Disons qu’en cas d’urgence ou de péril en la demeure reconnu par l’expert, ce dernier pourra autoriser les demandeurs à faire exécuter à leurs frais avancés, pour le compte de qui il appartiendra, les travaux estimés indispensables par l’expert, sous la direction du maître d’œuvre des demandeurs, par des entreprises qualifiées de son choix ; que, dans ce cas, l’expert déposera une note circonstanciée aux parties, précisant la nature, l’importance et le coût de ces travaux ;
Fixons à la somme de 3.000 euros la provision concernant les frais d’expertise qui devra être consignée par Madame [E] [U] à la régie du tribunal judiciaire d’Angoulême 10 Janvier 2026 au plus tard ;
Disons que faute de consignation de la provision dans ce délai impératif, ou demande de prorogation sollicitée en temps utile, la désignation de l’expert sera caduque et de nul effet;
Disons que l’expert sera saisi et effectuera sa mission conformément aux dispositions des articles 232 à 248, 263 à 284-1 du code de procédure civile et qu’il déposera l’original de son rapport au greffe du tribunal judiciaire avant le 5 Mai 2026 sauf prorogation de ce délai dûment sollicitée en temps utile de manière motivée auprès du juge chargé du contrôle de la mesure;
Disons que l’exécution de la mesure d’instruction sera suivie par le juge du service du contrôle des mesures d’instruction de ce tribunal, spécialement désigné à cette fin en application des articles 155 et 155-1 du même code ;
Rappelons aux parties les dispositions de l’article 2239 du code civil :
“La prescription est également suspendue lorsque le juge fait droit à une demande de mesure d’instruction présentée avant tout procès.
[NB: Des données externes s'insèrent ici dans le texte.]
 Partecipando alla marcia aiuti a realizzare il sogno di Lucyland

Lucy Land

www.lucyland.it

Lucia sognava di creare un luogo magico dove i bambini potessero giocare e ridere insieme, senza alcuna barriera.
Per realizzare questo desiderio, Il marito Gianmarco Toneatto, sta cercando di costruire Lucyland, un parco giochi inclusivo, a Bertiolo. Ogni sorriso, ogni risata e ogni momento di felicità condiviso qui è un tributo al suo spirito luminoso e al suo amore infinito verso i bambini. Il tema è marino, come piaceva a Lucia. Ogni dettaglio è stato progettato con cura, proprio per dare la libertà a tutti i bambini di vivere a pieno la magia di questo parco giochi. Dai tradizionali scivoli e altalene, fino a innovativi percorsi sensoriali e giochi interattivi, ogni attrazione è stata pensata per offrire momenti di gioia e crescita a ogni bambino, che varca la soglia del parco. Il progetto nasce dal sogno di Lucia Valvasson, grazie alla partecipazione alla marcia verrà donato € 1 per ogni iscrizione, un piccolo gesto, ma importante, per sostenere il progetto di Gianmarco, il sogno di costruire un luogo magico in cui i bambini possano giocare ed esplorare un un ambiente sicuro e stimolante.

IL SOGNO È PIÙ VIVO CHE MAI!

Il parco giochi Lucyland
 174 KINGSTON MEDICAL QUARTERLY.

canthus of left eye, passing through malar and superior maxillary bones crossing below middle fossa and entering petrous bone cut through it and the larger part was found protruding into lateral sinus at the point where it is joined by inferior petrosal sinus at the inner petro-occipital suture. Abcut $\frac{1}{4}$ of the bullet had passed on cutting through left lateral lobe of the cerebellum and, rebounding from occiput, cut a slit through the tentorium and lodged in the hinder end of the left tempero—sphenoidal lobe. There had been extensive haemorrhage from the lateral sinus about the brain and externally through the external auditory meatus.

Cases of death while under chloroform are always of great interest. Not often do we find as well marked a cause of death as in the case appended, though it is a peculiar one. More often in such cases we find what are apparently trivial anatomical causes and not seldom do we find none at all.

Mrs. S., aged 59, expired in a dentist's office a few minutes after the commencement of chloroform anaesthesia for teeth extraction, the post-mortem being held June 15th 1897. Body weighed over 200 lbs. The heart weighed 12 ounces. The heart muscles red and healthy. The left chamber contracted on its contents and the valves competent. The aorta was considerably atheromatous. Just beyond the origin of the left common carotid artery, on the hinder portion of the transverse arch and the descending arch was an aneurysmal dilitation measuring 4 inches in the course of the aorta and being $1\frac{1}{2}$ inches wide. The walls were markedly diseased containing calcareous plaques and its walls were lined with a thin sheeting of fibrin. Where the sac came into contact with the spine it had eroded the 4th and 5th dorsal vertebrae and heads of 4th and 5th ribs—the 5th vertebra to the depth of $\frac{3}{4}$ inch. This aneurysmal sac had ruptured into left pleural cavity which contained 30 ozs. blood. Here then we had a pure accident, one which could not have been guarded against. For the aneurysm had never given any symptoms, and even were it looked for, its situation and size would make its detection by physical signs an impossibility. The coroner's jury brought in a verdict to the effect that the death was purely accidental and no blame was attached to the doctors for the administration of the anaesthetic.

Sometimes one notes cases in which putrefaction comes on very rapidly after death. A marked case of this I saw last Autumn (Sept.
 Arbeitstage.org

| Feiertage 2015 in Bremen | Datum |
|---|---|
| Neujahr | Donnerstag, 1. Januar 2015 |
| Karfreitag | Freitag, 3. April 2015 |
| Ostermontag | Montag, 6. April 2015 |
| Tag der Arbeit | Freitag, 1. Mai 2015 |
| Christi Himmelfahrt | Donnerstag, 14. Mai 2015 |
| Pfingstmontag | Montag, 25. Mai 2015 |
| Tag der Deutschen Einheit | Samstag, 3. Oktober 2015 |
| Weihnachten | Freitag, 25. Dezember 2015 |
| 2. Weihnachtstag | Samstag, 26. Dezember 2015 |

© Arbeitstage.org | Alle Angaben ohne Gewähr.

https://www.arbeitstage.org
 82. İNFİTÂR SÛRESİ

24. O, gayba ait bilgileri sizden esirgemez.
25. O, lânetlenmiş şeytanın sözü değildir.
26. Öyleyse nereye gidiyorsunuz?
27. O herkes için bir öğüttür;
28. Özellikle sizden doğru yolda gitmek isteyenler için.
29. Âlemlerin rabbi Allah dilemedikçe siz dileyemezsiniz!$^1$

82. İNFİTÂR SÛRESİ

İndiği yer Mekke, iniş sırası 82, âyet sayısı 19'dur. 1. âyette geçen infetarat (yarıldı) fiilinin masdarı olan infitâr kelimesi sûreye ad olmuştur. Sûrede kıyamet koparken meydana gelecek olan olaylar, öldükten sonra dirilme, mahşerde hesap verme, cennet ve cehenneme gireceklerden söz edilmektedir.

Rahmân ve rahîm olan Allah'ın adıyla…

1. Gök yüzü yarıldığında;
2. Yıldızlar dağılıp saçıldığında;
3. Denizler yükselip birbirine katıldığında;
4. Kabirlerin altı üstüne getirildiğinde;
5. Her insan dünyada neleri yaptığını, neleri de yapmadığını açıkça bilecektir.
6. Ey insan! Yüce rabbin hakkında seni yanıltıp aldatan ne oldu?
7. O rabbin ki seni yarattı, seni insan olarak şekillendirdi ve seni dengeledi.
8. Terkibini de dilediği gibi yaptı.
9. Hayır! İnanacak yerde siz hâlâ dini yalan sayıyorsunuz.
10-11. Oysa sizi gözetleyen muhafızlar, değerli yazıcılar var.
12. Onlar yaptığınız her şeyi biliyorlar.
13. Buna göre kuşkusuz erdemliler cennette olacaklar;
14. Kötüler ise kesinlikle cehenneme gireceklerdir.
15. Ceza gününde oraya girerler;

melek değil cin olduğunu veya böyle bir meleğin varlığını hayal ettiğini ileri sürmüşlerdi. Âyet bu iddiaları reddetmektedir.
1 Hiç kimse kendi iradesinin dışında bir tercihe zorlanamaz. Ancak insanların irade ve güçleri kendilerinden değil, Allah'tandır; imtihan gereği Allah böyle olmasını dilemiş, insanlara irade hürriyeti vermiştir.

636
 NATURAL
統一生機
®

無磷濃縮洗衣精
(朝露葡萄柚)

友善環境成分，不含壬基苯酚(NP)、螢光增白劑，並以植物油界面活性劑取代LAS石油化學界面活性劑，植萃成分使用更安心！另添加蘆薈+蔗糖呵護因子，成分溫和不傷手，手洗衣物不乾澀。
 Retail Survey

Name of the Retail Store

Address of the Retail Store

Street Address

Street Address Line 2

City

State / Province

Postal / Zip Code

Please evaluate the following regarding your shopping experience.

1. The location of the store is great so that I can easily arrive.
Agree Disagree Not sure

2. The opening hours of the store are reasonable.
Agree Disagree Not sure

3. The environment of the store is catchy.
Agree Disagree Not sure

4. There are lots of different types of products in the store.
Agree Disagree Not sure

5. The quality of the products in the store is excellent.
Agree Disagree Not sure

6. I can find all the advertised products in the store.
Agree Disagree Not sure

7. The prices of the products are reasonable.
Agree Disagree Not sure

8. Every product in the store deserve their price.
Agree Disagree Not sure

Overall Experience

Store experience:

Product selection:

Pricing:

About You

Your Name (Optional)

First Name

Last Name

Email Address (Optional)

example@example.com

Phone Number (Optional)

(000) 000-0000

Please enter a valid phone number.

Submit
Le délai de prescription recommence à courir, pour une durée qui ne peut être inférieure à six mois, à compter du jour où la mesure a été exécutée”.
Rappelons que :
1) le coût final des opérations d’expertise ne sera déterminé qu’à l’issue de la procédure, même si la présente décision s’est efforcée de fixer le montant de la provision à une valeur aussi proche que possible du coût prévisible de l’expertise ;
2) la partie qui est invitée par cette décision à faire l’avance des honoraires de l’expert n’est pas nécessairement celle qui en supportera la charge finale, à l’issue du procès ;
Condamnons Madame [E] [U] aux dépens et la déboutons de sa demande fondée sur l’article 700 du code de procédure civile ;
Laissons à chacune des parties la charge de ses propres frais irrrépétibles ;
Rappelons que la présente ordonnance bénéficie de plein droit de l’exécution provisoire ;
La présente ordonnance de référé a été mise à disposition des parties le 10 décembre 2025, par Madame Clémentine BLANC, président du tribunal judiciaire, assistée de Madame Sylvie MOLLE, greffier, et signée par elles.